Die Briefe, die ich Dir nicht schreibe, erzählen Geschichten, die Dich interessieren könnten.
Von zwei Abenteurern auf dem Weg ins Irgendwo. Von lauen Abenden auf betagten Autositzen,
die eine Hand am Steuer, die andere am Malzbier, den Blick stets nach vorn gerichtet. Von zwei Singvögeln, die gerade ihre Stimmen entdeckt hatten und nun in unterschiedlichen Tonhöhen, nicht immer textsicher – aber laut – die Radiohits ihrer Zeit zwitscherten, völlig überzeugt davon, dass diese Lieder nur ihnen gehörten, ihnen allein, während das Auto eine Meile nach der anderen hinter sich brachte.
In detailverliebten Zeilen schildern diese Briefe, die ich Dir nicht schreibe, wie die Abenteurer ihre gewohnten Straßen verließen, mal, weil der eine es so wollte, mal, weil dem anderen danach war, mal, weil beide es für richtig hielten und auch mal, weil die Straßen es nicht anders zuließen. Eindrucksschwer klingen diese Sätze, die jene Zeiten schildern.

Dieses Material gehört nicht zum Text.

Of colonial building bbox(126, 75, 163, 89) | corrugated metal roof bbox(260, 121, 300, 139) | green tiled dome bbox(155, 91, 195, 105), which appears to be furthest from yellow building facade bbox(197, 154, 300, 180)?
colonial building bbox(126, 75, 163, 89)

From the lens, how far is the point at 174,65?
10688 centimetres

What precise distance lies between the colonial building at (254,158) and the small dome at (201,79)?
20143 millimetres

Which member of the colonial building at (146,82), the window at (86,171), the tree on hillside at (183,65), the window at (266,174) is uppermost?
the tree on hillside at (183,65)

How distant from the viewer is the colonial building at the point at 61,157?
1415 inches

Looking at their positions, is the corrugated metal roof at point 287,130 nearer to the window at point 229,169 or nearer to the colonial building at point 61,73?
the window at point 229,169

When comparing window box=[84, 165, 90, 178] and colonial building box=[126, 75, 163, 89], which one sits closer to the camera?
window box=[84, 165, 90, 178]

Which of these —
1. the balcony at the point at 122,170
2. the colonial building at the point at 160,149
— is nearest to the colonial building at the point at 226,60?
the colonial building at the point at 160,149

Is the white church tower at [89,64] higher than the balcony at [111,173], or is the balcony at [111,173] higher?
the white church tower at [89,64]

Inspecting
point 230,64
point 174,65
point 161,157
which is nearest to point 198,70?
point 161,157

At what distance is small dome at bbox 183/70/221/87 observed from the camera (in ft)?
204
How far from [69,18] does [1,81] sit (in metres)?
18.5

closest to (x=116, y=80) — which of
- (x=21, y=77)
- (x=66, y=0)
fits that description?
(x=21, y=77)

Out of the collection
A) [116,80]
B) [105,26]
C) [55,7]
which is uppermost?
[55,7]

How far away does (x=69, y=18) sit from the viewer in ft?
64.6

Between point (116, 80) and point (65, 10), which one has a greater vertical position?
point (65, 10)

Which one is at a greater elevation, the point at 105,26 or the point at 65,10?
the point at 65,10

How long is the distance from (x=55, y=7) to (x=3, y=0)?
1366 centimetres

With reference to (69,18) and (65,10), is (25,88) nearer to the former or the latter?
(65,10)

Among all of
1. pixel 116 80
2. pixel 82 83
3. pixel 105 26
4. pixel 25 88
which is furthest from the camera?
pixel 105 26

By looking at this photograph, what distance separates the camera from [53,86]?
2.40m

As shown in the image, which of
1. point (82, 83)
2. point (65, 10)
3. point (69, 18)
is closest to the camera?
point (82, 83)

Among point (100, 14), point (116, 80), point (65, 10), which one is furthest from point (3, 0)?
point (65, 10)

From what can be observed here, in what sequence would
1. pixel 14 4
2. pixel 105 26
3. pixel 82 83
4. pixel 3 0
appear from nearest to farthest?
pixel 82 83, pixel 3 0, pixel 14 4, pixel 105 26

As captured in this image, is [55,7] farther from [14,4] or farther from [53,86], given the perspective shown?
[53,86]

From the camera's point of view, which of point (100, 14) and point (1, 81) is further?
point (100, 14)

Sie sprechen von vielen Erlebnissen, großen Entdeckungen und einer ganzen Reihe weiterer Geschichten – aber auch von Unsicherheit, Rastlosigkeit und der zunehmenden Angst vor der nächsten Kreuzung.
Dort, wo die Schrift krakeliger wird, schildern die ungeschriebenen Briefe die Episode, in der sich die Abenteurer verfuhren und in heftigen Streit ausbrachen. Wer hatte sich ursprünglich für welche Abfahrt ausgesprochen? Und wer saß eigentlich am Steuer, als das Auto schließlich über den Stein bretterte, der den Reifen später zum Platzen brachte? Beide hatten ihre eigenen Antworten. Mit einem bedauernden Unterton erzählen die Briefe, wie sich die Abenteurer zu dumm anstellten, den Reifen zu wechseln. Wie sie sich müde und entnervt neben das Auto setzten, anschwiegen und jeder für sich stumm die ganze Reise in Frage stellte.
Und dann stand einer auf. Während der eine Abenteurer beim Auto blieb, gestrandet und auf Hilfe wartend, nahm der andere Abenteurer seine Sachen und ging zu Fuß weiter. Er sah nicht mehr zurück.
Diese Briefe, die ich Dir nicht schreibe, wären voll. Jeder Zentimeter Pergament wäre beschrieben. Sie wären dick. Ich bräuchte viele Umschläge, um sie zu verschicken. Aber gerade fehlt mir das Papier. Und der Briefkasten. Und wohin sollte ich sie adressieren? Wo auch immer Du gerade bist, auf Deiner Rucksacktour durch die Wildnis, in Begleitung, natürlich…
Während ich immer noch das Auto repariere. Im Kopf die Briefe, die ich Dir nicht schreibe.